Councilors received an update Tuesday night on the town’s ongoing environmental monitoring of the property at 3 Central Court from Craig Durrett, who works as an environmental engineer with the Department of Public Works.
Durrett appeared before the council to discuss the environmental monitoring after Councilor Al Dimmock had questions about the site and a few other properties in town at a June 3 meeting.
The town-owned property was previously the site of the Difeo Oil operation and has some petroleum contamination, Durrett said. The town has cleaned up contaminated soil at the site and is conducting long-term monitoring of the groundwater for petroleum contamination, Durrett said.
“At this time our liability is just the long-term monitoring,” Durrett said.
In terms of funding, the monitoring is being paid through a state oil disbursement program. That program, in turn, is funded through taxes on fuel at the pump and on deliveries, Durrett said.

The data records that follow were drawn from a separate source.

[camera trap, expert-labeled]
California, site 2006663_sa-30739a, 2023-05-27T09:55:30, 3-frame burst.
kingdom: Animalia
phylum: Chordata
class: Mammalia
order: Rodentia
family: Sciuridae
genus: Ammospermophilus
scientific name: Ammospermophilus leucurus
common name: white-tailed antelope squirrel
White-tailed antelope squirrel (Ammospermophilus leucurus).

When asked by Councilor Michael Fairbanks if there were any obstacles to development, Durrett said, “No, development of contaminated properties takes place all of the time, it depends on the level of development you want to do.”
Durrett said he has previously worked on some Superfund sites that could be cleaned up and still redeveloped.
“So it happens all of the time — these are relatively benign sites compared to some that I’ve personally worked on,” Durrett said.
Councilor Thomas Cardon has said the site should be turned into a park, while other councilors have suggested the property should be sold.
Council Chairman Mark Osborne asked if there were any town-owned properties, with respect to the environment, that needed attention.
“Any properties that we have that we are required to address environmentally, we are actively doing; we are in full compliance with all of our properties,” Durrett said.